### Texte extrait
==*==
Le président et premier dirigeant Scott Streiner s'adressant à l'Association des administrations portuaires canadiennes le 8 septembre 2016

Discours donné par le président et premier dirigeant, Scott Streiner, le 8 septembre 2016 au cogrès annuel de l'Association des administrations portuaires canadiennes à Thunder Bay

La version prononcée fait foi

Scott Streiner photo

Je suis ravi d’avoir aujourd’hui l’occasion de vous parler des rôles que remplit l’Office des transports du Canada pour assurer le bon fonctionnement du transport maritime et des mesures que nous prenons pour moderniser notre trousse d’outils.

L’histoire et la prospérité du Canada ‒ en fait, certains diraient son existence même ‒ sont étroitement liées au transport maritime.

Cela s’explique d’abord par sa géographie.

Trois océans bordent les côtes canadiennes, ce qui constitue le plus long littoral au monde.

Il a été crucial, à toutes les époques de l’histoire du Canada, d'assurer le transport de personnes et de marchandises sur les voies maritimes en utilisant les ports et les installations portuaires comme points de jonction entre la terre et les eaux. On n’a qu’à penser :

  • aux peuples autochtones qui se sont déplacés sur les lacs et les rivières pendant des millénaires pour faire des échanges, avant même que les Européens franchissent l’océan Atlantique;
  • aux barges de York qui ont transporté les fourrures qu’échangeaient les Autochtones et les communautés européennes après leur arrivée;
  • au plus d’un million d’immigrants débarqués au Quai 21 à Halifax pour commencer leur nouvelle vie;
  • au développement de la voie maritime du Saint-Laurent – le réseau de navigation en eau profonde le plus long au monde.

Actuellement, les navires de fort tonnage ont remplacé les canots et, au lieu des pelleteries, des cargaisons de millions de tonnes de marchandises de tout genre – passant de l’huile canola aux automobiles et du charbon aux ordinateurs – transitent dans les ports chaque année.

Tout comme le secteur du transport maritime et les ports se sont développés au rythme de l'évolution du Canada en tant que pays, l'Office des transports du Canada a évolué en réponse aux besoins du domaine du transport.

Mandat de l’Office

L’Office a été fondé en 1904 sous l’appellation de Commission des chemins de fer, ce qui fait de nous le plus ancien tribunal indépendant et organisme de réglementation au Canada.

Au cours de ses 112 années d’existence, l’Office a évolué en réponse à l'économie, aux priorités nationales et aux technologies.

L’Office remplit actuellement un mandat triple :

  • voir au bon fonctionnement et à l'efficacité du réseau national des transports;
  • protéger le droit fondamental des personnes ayant une déficience d'accéder aux services de transport;
  • offrir une protection aux voyageurs aériens.
==*==
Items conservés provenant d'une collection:
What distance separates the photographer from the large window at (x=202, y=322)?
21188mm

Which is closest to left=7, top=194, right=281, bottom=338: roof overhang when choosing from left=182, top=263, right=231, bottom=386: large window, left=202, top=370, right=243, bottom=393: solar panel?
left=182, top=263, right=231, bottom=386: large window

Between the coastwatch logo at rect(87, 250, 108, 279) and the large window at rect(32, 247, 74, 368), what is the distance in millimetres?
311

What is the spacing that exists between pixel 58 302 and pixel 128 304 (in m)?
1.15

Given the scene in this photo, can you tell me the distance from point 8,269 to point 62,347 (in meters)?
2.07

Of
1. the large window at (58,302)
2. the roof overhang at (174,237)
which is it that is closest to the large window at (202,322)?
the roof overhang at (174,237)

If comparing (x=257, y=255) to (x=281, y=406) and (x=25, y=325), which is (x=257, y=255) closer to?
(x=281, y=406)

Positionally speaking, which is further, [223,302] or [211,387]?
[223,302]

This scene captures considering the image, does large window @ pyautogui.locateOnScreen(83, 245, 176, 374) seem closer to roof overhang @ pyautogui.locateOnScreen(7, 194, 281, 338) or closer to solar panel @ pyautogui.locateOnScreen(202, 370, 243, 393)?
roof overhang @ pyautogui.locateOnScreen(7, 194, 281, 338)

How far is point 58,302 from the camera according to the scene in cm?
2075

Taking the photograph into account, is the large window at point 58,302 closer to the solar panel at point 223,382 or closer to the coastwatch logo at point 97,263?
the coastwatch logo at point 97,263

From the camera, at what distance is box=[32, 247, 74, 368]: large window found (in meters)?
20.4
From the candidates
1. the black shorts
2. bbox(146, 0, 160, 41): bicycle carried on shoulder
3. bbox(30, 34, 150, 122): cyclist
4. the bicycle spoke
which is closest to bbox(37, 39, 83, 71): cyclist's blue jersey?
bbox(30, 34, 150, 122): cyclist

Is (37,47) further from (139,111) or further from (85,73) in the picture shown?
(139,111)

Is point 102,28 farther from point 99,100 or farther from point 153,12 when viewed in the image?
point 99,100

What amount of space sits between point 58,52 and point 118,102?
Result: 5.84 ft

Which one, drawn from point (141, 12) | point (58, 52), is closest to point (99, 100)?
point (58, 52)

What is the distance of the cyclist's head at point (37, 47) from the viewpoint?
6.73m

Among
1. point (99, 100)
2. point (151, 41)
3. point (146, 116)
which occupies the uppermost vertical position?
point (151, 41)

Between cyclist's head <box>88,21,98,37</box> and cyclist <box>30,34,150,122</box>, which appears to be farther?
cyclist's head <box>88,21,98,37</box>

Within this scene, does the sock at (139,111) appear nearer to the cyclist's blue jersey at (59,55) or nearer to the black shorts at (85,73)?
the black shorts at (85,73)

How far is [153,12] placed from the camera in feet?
==*==
### Consigne 1
Répondez à ces questions d'après le discours :
(a) Combien d'océans bordent les côtes canadiennes ?
(b) En quelle année l'Office a-t-il été fondé, et sous quel nom ?
(c) Combien d'immigrants ont débarqué au Quai 21 à Halifax ?
### Consigne 2
Reproduisez sans modification tout le passage du discours allant de « L’Office a été » jusqu'à « aux voyageurs aériens. ».

### Réponse rédigée 1
(a) Trois océans.
(b) En 1904, sous le nom de Commission des chemins de fer.
(c) Plus d'un million.

### Réponse rédigée 2
L’Office a été fondé en 1904 sous l’appellation de Commission des chemins de fer, ce qui fait de nous le plus ancien tribunal indépendant et organisme de réglementation au Canada.

Au cours de ses 112 années d’existence, l’Office a évolué en réponse à l'économie, aux priorités nationales et aux technologies.

L’Office remplit actuellement un mandat triple :

  • voir au bon fonctionnement et à l'efficacité du réseau national des transports;
  • protéger le droit fondamental des personnes ayant une déficience d'accéder aux services de transport;
  • offrir une protection aux voyageurs aériens.